Article
<<<<

After the end of the war, Przeniczka's Division remained in Italy, where he continued his secondary education in Alessano, completing the lower level of the Bacalaureat, whilst at the same time, in May and June 1946, attending an M3 Battery artillery course with the 10th Wolyn Fusiliers Battalion.

Life in Britain 
In 1946 Przeniczka arrived in Britain with the 5th Division, and was sent to Malmesbury Camp, near Bristol. He decided to remain in Britain and enrolled for two years in the Polish Resettlement Corps. This was a temporary arrangement, after which he was allocated a permanent place to stay. After de-mobilisation in 1948, he began working in Warwick and later in Leamington Spa. In 1957 he married Bogumila Bozena Lapinska, with whom he had two children, Barbara and Edward. In 1961, together with a group of patriots, he founded the Polish Centre in Leamington Spa, an organisation serving all members of the local Polish community. At the inaugural AGM he was elected treasurer. The organisation gave generous financial assistance to the Polish Government in Exile, the Polish Cultural Centre (POSK) and the local Polish language school. For over fifty years Przeniczka was a permanent member, and from 1985 to 2015 he served as treasurer and chief accountant.

>>>>

Set of tasks
1) How would you put this sentence from the Przeniczka passage into Spanish: "In 1946 Przeniczka arrived in Britain with the 5th Division, and was sent to Malmesbury Camp, near Bristol."
2) Can you set down, word for word, the part of the Przeniczka passage starting at "After the end" and ending at "Wolyn Fusiliers Battalion."?

Entries drawn from a collection
<<<<

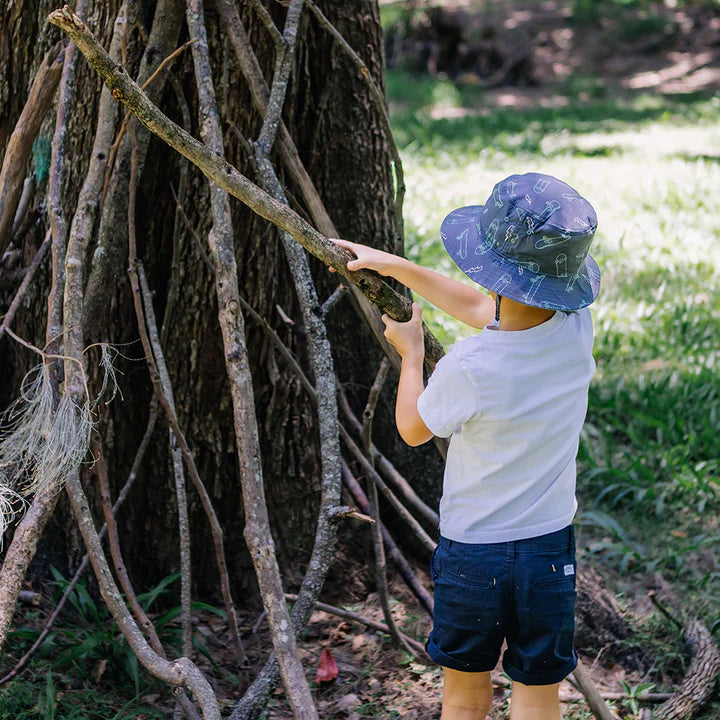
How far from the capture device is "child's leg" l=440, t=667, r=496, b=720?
6.77ft

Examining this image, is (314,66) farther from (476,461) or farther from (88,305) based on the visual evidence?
(476,461)

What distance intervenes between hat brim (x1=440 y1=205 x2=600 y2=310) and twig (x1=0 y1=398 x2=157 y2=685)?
123 centimetres

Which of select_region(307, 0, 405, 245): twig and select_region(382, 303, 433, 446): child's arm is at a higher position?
select_region(307, 0, 405, 245): twig

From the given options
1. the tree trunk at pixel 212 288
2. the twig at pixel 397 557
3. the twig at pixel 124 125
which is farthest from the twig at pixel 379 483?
the twig at pixel 124 125

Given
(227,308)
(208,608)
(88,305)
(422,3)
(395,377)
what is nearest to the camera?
(227,308)

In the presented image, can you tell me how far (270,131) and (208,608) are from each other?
1.43m

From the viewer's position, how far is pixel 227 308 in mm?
2152

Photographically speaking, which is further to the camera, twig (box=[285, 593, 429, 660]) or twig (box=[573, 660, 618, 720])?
twig (box=[285, 593, 429, 660])

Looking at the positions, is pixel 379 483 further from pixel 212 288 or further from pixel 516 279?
pixel 516 279

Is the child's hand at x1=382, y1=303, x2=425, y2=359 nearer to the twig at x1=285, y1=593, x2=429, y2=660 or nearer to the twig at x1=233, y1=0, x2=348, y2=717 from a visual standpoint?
the twig at x1=233, y1=0, x2=348, y2=717

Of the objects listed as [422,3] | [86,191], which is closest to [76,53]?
[86,191]

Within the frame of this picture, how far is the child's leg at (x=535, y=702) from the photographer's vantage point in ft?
6.65

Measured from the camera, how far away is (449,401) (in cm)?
180

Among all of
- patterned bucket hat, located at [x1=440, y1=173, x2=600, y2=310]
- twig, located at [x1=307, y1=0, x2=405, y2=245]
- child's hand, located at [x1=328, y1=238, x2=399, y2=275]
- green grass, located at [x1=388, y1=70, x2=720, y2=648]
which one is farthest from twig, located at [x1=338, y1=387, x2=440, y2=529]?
patterned bucket hat, located at [x1=440, y1=173, x2=600, y2=310]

>>>>

Response list
1) En 1946, Przeniczka llegó a Gran Bretaña con la 5.ª División y fue enviado al campamento de Malmesbury, cerca de Bristol.

2)
After the end of the war, Przeniczka's Division remained in Italy, where he continued his secondary education in Alessano, completing the lower level of the Bacalaureat, whilst at the same time, in May and June 1946, attending an M3 Battery artillery course with the 10th Wolyn Fusiliers Battalion.